On Monday, cybersecurity firm Kaspersky released findings on a newly discovered spyware named Dante, which reportedly targeted Windows systems in Russia and neighboring Belarus. According to the researchers, Dante was developed by Memento Labs, a surveillance technology company based in Milan that emerged in 2019 after acquiring the assets of the earlier spyware developer Hacking Team.
Paolo Lezzi, CEO of Memento, confirmed to TechCrunch that the spyware identified by Kaspersky is indeed a product of Memento.
During a phone conversation, Lezzi attributed the exposure of Dante to one of their government clients, stating that the client had deployed an outdated version of the Windows spyware, which Memento plans to discontinue support for by year’s end.
“They were clearly using an agent that was already obsolete,” Lezzi explained to TechCrunch, using “agent” as the technical term for the spyware installed on a victim’s device.
“I actually thought [the government client] had stopped using it,” Lezzi remarked.
Lezzi, who mentioned he was unsure which specific clients were involved, also noted that Memento had already instructed all its clients to cease using the Windows malware. He said the company had warned its customers since December 2024 that Kaspersky had detected Dante infections. Memento intends to remind all clients again on Wednesday to discontinue use of the Windows spyware.
He further stated that Memento now focuses solely on developing spyware for mobile devices. The company also works with zero-day vulnerabilities—security flaws unknown to software vendors that can be exploited to install spyware—though Lezzi said most of these exploits are sourced from external developers.
When contacted by TechCrunch, Kaspersky spokesperson Mai Al Akka declined to specify which government might be behind the spying operation, only stating that it was “an entity capable of utilizing Dante software.”
“This group is notable for its strong command of Russian and familiarity with local context, which Kaspersky has seen in other [state-sponsored] operations. However, occasional mistakes indicate the attackers are not native speakers,” Al Akka told TechCrunch.
Kaspersky’s latest report describes a hacking group it calls “ForumTroll” using Dante spyware to target individuals invited to the Primakov Readings, a Russian political and economic forum. The hackers reportedly attacked a wide array of sectors in Russia, including media, academia, and government agencies.
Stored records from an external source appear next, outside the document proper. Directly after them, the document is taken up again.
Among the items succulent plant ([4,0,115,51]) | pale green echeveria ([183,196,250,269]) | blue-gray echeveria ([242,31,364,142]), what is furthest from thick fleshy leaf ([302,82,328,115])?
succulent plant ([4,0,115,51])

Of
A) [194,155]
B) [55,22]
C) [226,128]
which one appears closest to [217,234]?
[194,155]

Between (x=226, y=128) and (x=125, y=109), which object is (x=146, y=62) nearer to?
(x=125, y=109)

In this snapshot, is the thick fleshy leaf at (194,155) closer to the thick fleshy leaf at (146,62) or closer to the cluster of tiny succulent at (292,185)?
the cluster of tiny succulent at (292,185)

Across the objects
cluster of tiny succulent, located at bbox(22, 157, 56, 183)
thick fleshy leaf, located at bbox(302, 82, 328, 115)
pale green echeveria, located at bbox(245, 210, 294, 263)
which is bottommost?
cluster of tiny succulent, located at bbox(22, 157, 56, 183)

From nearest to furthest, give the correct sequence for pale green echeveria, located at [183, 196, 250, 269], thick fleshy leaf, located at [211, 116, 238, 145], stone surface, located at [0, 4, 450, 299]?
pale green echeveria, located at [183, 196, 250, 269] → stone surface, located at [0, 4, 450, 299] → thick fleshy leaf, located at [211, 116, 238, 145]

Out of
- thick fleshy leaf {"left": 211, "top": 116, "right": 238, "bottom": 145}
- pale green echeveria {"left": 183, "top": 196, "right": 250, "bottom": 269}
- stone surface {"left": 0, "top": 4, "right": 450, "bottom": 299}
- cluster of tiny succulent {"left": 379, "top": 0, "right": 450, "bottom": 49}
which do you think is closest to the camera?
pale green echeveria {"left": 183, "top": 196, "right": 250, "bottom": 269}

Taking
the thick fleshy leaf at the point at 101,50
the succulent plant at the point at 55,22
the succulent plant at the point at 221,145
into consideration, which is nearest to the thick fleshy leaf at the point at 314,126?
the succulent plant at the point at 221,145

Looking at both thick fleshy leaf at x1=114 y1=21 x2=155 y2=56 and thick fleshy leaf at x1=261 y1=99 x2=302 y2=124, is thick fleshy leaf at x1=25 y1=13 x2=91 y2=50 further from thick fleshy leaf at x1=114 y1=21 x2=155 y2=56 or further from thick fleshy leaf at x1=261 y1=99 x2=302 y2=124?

Kaspersky discovered Dante after detecting a surge of cyberattacks using phishing links that exploited a Chrome browser zero-day vulnerability. Lezzi clarified that Memento was not responsible for developing the Chrome zero-day exploit.
Kaspersky’s report notes that Memento continued to enhance the spyware originally created by Hacking Team until 2022, at which point Dante replaced it.
Lezzi acknowledged that certain features or behaviors in Memento’s Windows spyware may have been inherited from Hacking Team’s earlier products.
A key indicator that the spyware identified by Kaspersky was linked to Memento was the presence of the term “DANTEMARKER” in its code—a direct nod to the Dante name, which Memento had previously revealed at a surveillance technology event, according to Kaspersky.
Similar to Dante, some versions of Hacking Team’s spyware, known as Remote Control System, were named after notable Italian historical figures like Leonardo Da Vinci and Galileo Galilei.
A history of hacks
In 2019, Lezzi acquired Hacking Team and rebranded it as Memento Labs. He told reporters that he paid just one euro for the company, with the intention of starting anew.
“We intend to overhaul everything,” Lezzi told Motherboard after the acquisition in 2019. “We’re beginning from the ground up.”
A year later, Hacking Team’s founder and CEO David Vincenzetti declared the company “dead.”
After acquiring Hacking Team, Lezzi told TechCrunch that only three government clients remained, a significant drop from the more than 40 government customers the company had in 2015. That same year, hacktivist Phineas Fisher breached the company’s servers, stealing around 400 gigabytes of internal emails, contracts, documents, and spyware source code.
Prior to the breach, Hacking Team’s spyware had been used by clients in Ethiopia, Morocco, and the United Arab Emirates to target journalists, critics, and dissidents. Following the leak of internal data by Phineas Fisher, journalists uncovered that a regional government in Mexico used the spyware against local politicians, and that Hacking Team had sold its tools to countries with poor human rights records, such as Bangladesh, Saudi Arabia, and Sudan, among others.
Lezzi declined to disclose the current number of Memento’s clients to TechCrunch, but suggested it is fewer than 100. He also mentioned that only two former Hacking Team employees remain at Memento.
John Scott-Railton, a senior researcher at the University of Toronto’s Citizen Lab who has spent a decade studying spyware misuse, said the emergence of Memento’s spyware demonstrates the ongoing spread of surveillance technology. He added
It also illustrates that even after a company collapses due to a major hack and multiple scandals, a new firm with fresh spyware can still rise from its remains,
“This shows us the importance of maintaining accountability,” Scott-Railton told TechCrunch. “It’s telling that the legacy of such a notorious, compromised, and breached brand continues to persist.”